Lucid has just revealed the details of its model-year 2025 updates, and among the tweaks to its handsome electric sedan is an impressive bump in range efficiency. The entry-level Lucid Air Pure, which starts at $69,900, can now travel 420 miles on a single charge of its 84 kWh battery. That equates to 5 miles/kWh (12.4 kWh/100 km), making the Air Pure the most efficient electric vehicle for sale today.
The range bump is mostly thanks to Lucid making a heat pump standard across the range, after first adding one to the ultra-powerful, ultra-expensive Air Sapphire.
Lucid has also upgraded the computer hardware that oversees the Air's various subsystems. The automaker says it has tripled processing power and doubled the system's memory, which should translate to faster and better infotainment. And Lucid has made its advanced driver assistance system standard across the lineup, too.
While the Air Pure might be the first production EV being sold to reach 5 miles/kWh, it isn't the longest-range Lucid Air for sale. That remains the $110,900 Grand Touring, which can go 512 miles (824 km) on a single charge. The 2025 Lucid Air Touring, which slots between them, has a range of 406 miles (654 km) and starts at $78,900.
While still a relative minnow compared to Rivian, Lucid has been on something of an upward trajectory of late. Price cuts have undoubtedly helped it have a record Q2, delivering 2,394 cars for its best three months so far.
The mi/kWh (or kWh per 100 miles) is based on the performance of the vehicle EXCLUDING CHARGING. The MPGe includes charging losses. It doesn't measure the energy at the battery but at the wall outlet to charge the battery. The short version is including charging losses it takes more than 84 kWh to fill the battery which then gets 420 miles.
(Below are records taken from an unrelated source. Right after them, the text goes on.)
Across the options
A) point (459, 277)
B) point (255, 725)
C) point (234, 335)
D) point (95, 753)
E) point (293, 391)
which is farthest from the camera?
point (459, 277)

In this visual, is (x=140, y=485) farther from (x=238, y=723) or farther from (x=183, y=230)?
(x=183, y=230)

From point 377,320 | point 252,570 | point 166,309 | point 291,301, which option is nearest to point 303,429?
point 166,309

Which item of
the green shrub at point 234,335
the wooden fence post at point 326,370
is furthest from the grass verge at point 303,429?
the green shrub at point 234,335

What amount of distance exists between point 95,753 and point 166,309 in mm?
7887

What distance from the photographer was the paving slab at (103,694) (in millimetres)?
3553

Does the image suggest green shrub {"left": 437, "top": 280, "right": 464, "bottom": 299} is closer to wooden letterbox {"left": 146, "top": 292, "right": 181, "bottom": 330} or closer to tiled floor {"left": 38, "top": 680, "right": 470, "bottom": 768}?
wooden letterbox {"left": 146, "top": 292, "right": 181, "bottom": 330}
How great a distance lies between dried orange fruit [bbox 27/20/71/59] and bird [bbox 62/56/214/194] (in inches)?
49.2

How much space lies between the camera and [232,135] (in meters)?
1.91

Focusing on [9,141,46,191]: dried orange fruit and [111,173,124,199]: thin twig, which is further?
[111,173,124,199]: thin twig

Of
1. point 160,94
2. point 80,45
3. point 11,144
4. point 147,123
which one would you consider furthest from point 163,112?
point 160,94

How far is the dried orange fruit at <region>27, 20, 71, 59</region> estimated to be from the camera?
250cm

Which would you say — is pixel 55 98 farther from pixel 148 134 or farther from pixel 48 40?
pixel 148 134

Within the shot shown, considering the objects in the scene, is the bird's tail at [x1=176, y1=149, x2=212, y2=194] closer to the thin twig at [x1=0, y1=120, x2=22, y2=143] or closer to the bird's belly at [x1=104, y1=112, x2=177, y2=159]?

This is true of ever BEV listed not something special with lucid the author just noticed it because 5 mi/kWh is impressive.
For example Hyundai Ioniq 6
https://www.fueleconomy.gov/feg/Find.do?action=sbs&id=46957
24 kWh per 100 miles = 4.167 mi/kWh
Multiply that by 33.7 kWh per gallon and it would be 154 mpge HOWEVER the official mpge rating is 140.
Why? Because the 140 includes charging losses. The 4.167 mi/kWh does not it is just the capacity of the battery vs range under EPA test.
Look at it another way to go 100 miles requires 24 kWh of "juice in the battery" but to get 24 kWh of juice in the battery ends up requiring 24 *154/140 = 26.4 kWh at the wall outlet. Similarly the Lucid air can go 420 miles on a full 84 kWh battery (on an EPA test) BUT to put 84 kWh in the battery requires 97 kWh at the wall outlet which is what the MPGe is based on.
Personally I think MPGe just confuses things and everyone knows these days that any BEV is vastly more efficiency than any ICEV but the EPA goal here with mpge was to compare COST and as a consumer you pay for all the electricity used not just the useful electricity which is stored in the battery but any waste head and charging overhead (computer running, safety contactors engaged, and in some vehicle the heat pump is running to cool the batteries during charging).
Yes this does mean if Lucid improved charging efficiency in a future year with zero change in the driving efficiency then the MPGe rating would go up while the mi/kWh (or kWh/100mi) rating would remain the same.